Pour mener à bien la transition énergétique et participer aux objectifs régionaux et nationaux, les collectivités locales intègrent dans leurs plans climat-air-énergie territoriaux (PCAET) un volume significatif de production d’électricité solaire photovoltaïque qui s’avère être, de fait, un incontournable des stratégies locales de transition énergétique. Pour autant, les mécanismes de soutien (tarifs d’obligation d’achat et appels d’offres) ne tiennent aucun compte du différentiel d’ensoleillement entre régions françaises qui, cas unique en Europe, est proche de 1 à 2 entre Lille et Perpignan. Cet état crée une distorsion entre territoires pour ce qui est des moyens à leur disposition pour atteindre les objectifs qu’ils se sont fixés et sur lesquels ils se sont engagés pour participer légitimement à l’effort collectif.
La répartition réelle des puissances photovoltaïques installées en France métropolitaine ne suffit pas, et de loin, à combler l’écart entre régions méridionales et septentrionales : ainsi, à population équivalente, l’écart de puissance installée fin 2019 entre les Hauts-de-France et l’Occitanie est d’un facteur 12 alors que le différentiel d’ensoleillement est d’un facteur de 1,8 environ.
Les premiers à pâtir de cette situation sont les projets à gouvernance locale portés par les citoyens et les collectivités, qui se caractérisent par un ancrage territorial fort et une taille souvent modeste. Ces caractéristiques deviennent dans le contexte actuel de développement du solaire photovoltaïque des handicaps alors qu’ils devraient être considérés comme des atouts pour une transition énergétique partagée et citoyenne. Au-delà de cette inégalité territoriale qui mérite d’être au moins partiellement compensée, cette situation a pour conséquences néfastes une désoptimisation globale à la fois des surfaces disponibles sans concurrence d’usage : pour le photovoltaïque, spéculation foncière au Sud, friches en déshérence au Nord et pour l’éolien, forte concentration des projets dans certaines régions qui vient contribuer à l’opposition croissante de la population alors que certains territoires n’arrivent toujours pas à attirer les projets.

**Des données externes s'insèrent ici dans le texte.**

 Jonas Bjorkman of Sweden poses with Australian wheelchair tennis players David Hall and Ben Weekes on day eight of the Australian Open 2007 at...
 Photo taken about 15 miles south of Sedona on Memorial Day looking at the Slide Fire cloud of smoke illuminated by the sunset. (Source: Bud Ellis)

Le principe d’une différenciation géographique des mécanismes de soutien peut apporter des co-bénéfices financiers : des gains sont à attendre en matière d’accès au foncier, de besoins de renforcement du réseau, de taux d’échec des projets et de baisse des coûts par croissance du marché. D’autre part, il est pourtant possible de dimensionner les dispositifs de manière à atteindre au global la neutralité en termes de coût supporté par la collectivité par kWh produit. D’un point de vue juridique, il est à noter que la France a déjà mis en place des dispositions allant dans le sens d’une différenciation géographique à plusieurs reprises (pour l’éolien entre 2002 et 2015 via un tarif d’achat calculé sur 15 ans site par site, pour le complément de rémunération éolien de 2016 et 2017, ou pour le photovoltaïque en 2010 via des appels d’offres par région administrative). D’ailleurs la toute nouvelle version de la loi « EEG » allemande entrée en vigueur en janvier 2021 prévoit des appels d’offres régionalisés à hauteur 15% du volume total sur 2022-2023 et de 20% en 2024 afin de favoriser le déploiement de l’éolien dans le Sud du pays, dans les deux cas sans opposition de la Commission européenne quant à la conformité aux lignes directrices sur l’encadrement des aides d’Etat.